Text for analysis START

Skip to content

Workload Attribution with Sqlcommenter

pg_stat_statements ranks queries by total cost, but ranks them by fingerprint — not by the controller, route, or background job that issued them. A fingerprint that burns 18% of database time is useful; knowing that 14 of those 18 points come from one report-generation cron and the rest from the customer-facing checkout is what actually drives prioritization. Sqlcommenter is the bridge: it prepends a structured comment to every statement, Postgres preserves the comment in pg_stat_statements, and a few lines of SQL roll execution time up to whichever dimension you tagged.

This guide assumes sqlcommenter is already wired into your app — if not, start with Sqlcommenter for Postgres for the ORM-by-ORM setup. What follows is the database-side half: how to write the attribution SQL yourself, how to read the results, and how to decide what to instrument first.

The shape of an attributed row

With sqlcommenter on, every row in pg_stat_statements keeps the leading comment intact. A SELECT from pg_stat_statements looks like this:

SELECT left(query, 120), calls, total_exec_time
FROM pg_stat_statements
ORDER BY total_exec_time DESC
LIMIT 3;

-- /*controller='checkout',action='create',route='/cart/checkout'*/ INSERT INTO orders ...
-- /*controller='reports',action='daily',job='report_cron'*/ SELECT ... FROM orders JOIN ...
-- /*controller='catalog',action='show',route='/product/:id'*/ SELECT ... FROM products WHERE id = $1

Each comment is a comma-separated list of key='url-encoded-value' pairs. The same controller/action combo will appear with the same comment across every shape of query it issues, which is what makes the rollup cheap.

Extracting the call-site key

The minimum useful key is controller + action. Pull them out with a regex:

WITH tagged AS (
  SELECT
    queryid,
    calls,
    total_exec_time,
    rows,
    (regexp_match(query, $$controller='([^']+)'$$))[1] AS controller,
    (regexp_match(query, $$action='([^']+)'$$))[1]     AS action,
    (regexp_match(query, $$route='([^']+)'$$))[1]      AS route
  FROM pg_stat_statements
)

Text for analysis END
Dataset entries START

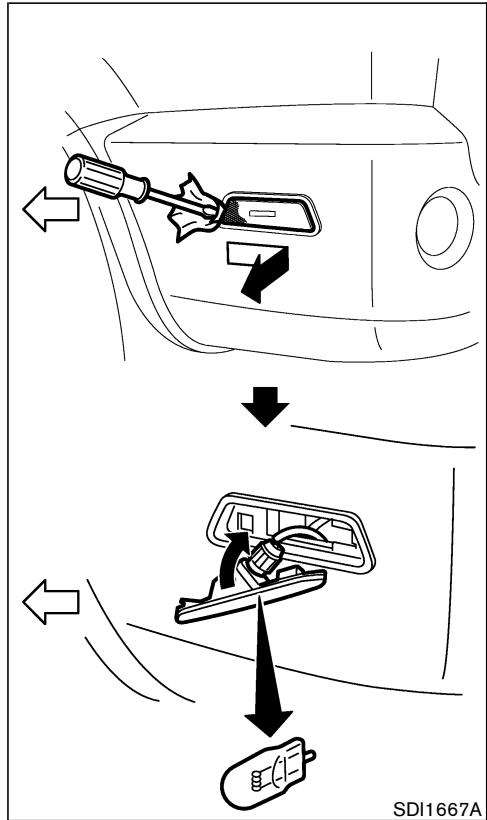 SDI1667A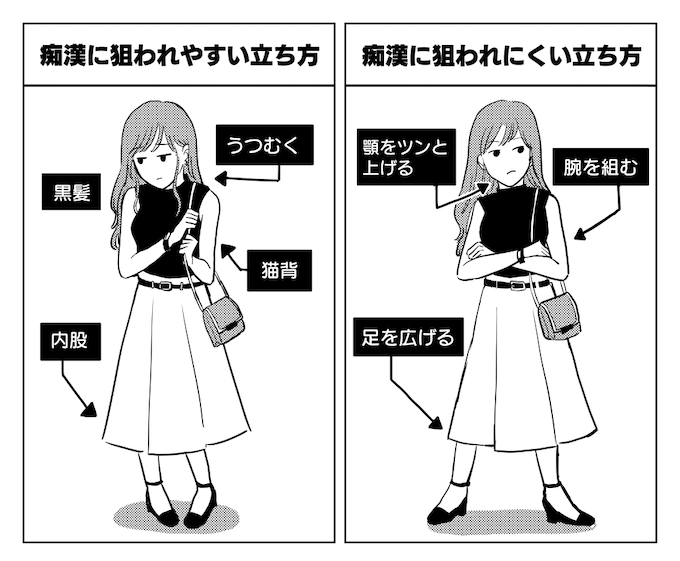 痴漢に狙われやすい立ち方

うつむく

黒髪

猫背

内股

痴漢に狙われにくい立ち方

顎をツンと上げる

腕を組む

足を広げる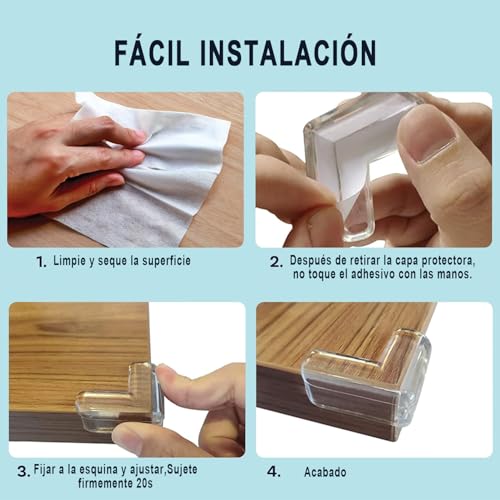 FÁCIL INSTALACIÓN

1. Limpie y seque la superficie

2. Después de retirar la capa protectora, no toque el adhesivo con las manos.

3. Fijar a la esquina y ajustar,Sujete firmemente 20s

4. Acabado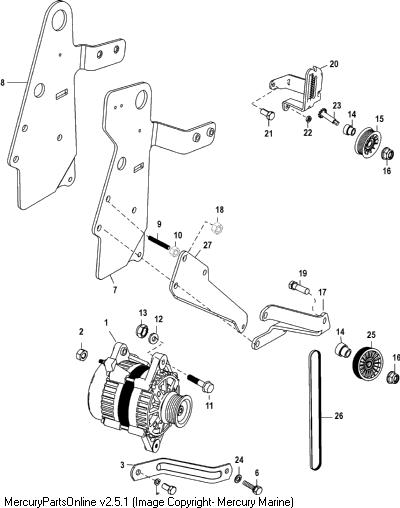 8
20
21
22
23
14
15
16
18
9
10
27
7
19
17
13
12
1
2
14
25
16
11
26
3
24
6
MercuryPartsOnline v2.5.1 (Image Copyright- Mercury Marine)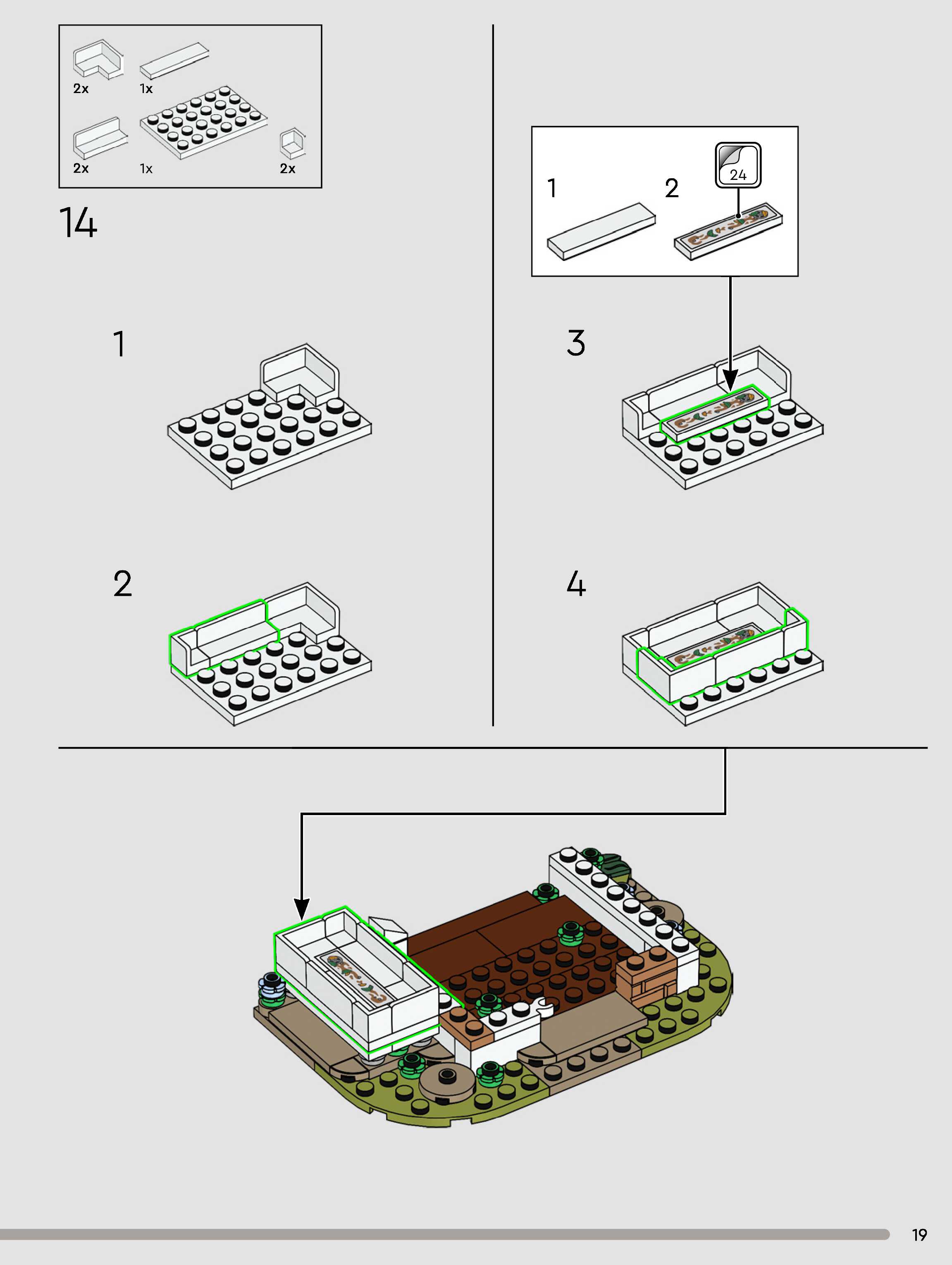 2x 1x
2x 1x 2x

14

1

2

1 2 24

3

4

19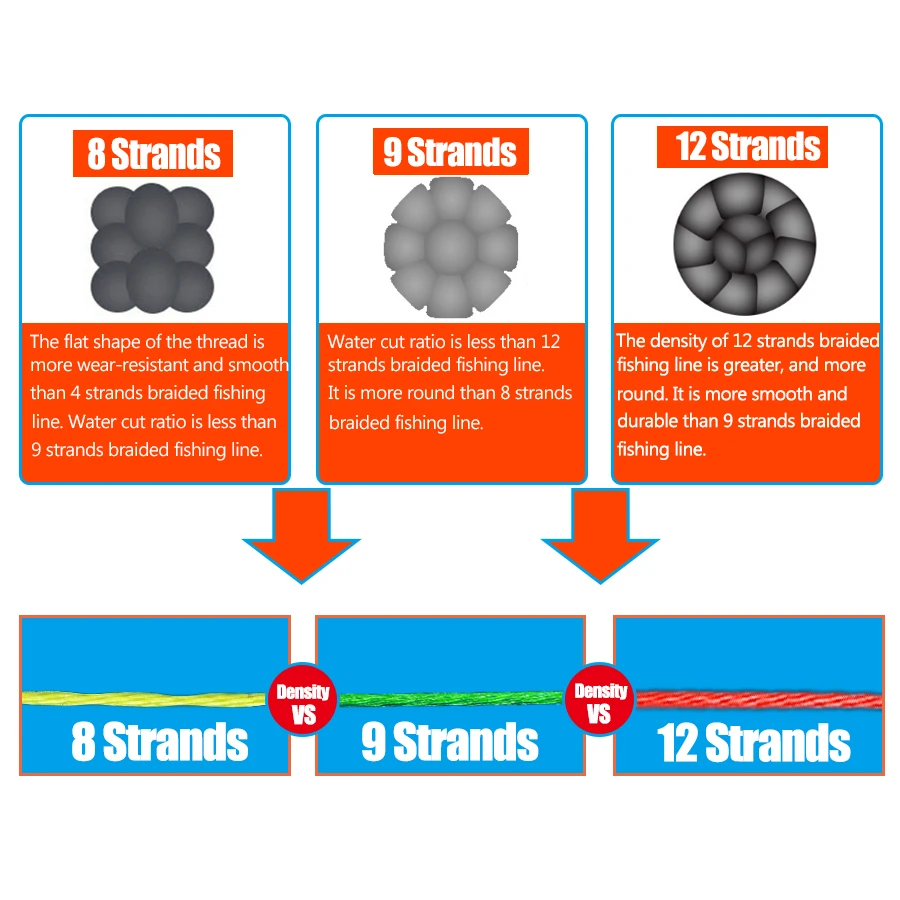 8 Strands

The flat shape of the thread is more wear-resistant and smooth than 4 strands braided fishing line. Water cut ratio is less than 9 strands braided fishing line.

9 Strands

Water cut ratio is less than 12 strands braided fishing line.
It is more round than 8 strands braided fishing line.

12 Strands

The density of 12 strands braided fishing line is greater, and more round. It is more smooth and durable than 9 strands braided fishing line.

8 Strands

Density VS

9 Strands

Density VS

12 Strands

Dataset entries END

▸ **Using the information**
1) From the sqlcommenter guide above, transcribe the passage from "With sqlcommenter on, every" to "INTO orders ...".
2) Answer these questions using the sqlcommenter guide above.
(a) What share of database time does the example fingerprint burn?
(b) What does the guide call the minimum useful key?
(c) How is each comment's list of key='url-encoded-value' pairs separated?

▸ **Answers to each task**
1)
With sqlcommenter on, every row in pg_stat_statements keeps the leading comment intact. A SELECT from pg_stat_statements looks like this:

SELECT left(query, 120), calls, total_exec_time
FROM pg_stat_statements
ORDER BY total_exec_time DESC
LIMIT 3;

-- /*controller='checkout',action='create',route='/cart/checkout'*/ INSERT INTO orders ...

2)
(a) 18%
(b) Controller + action
(c) By commas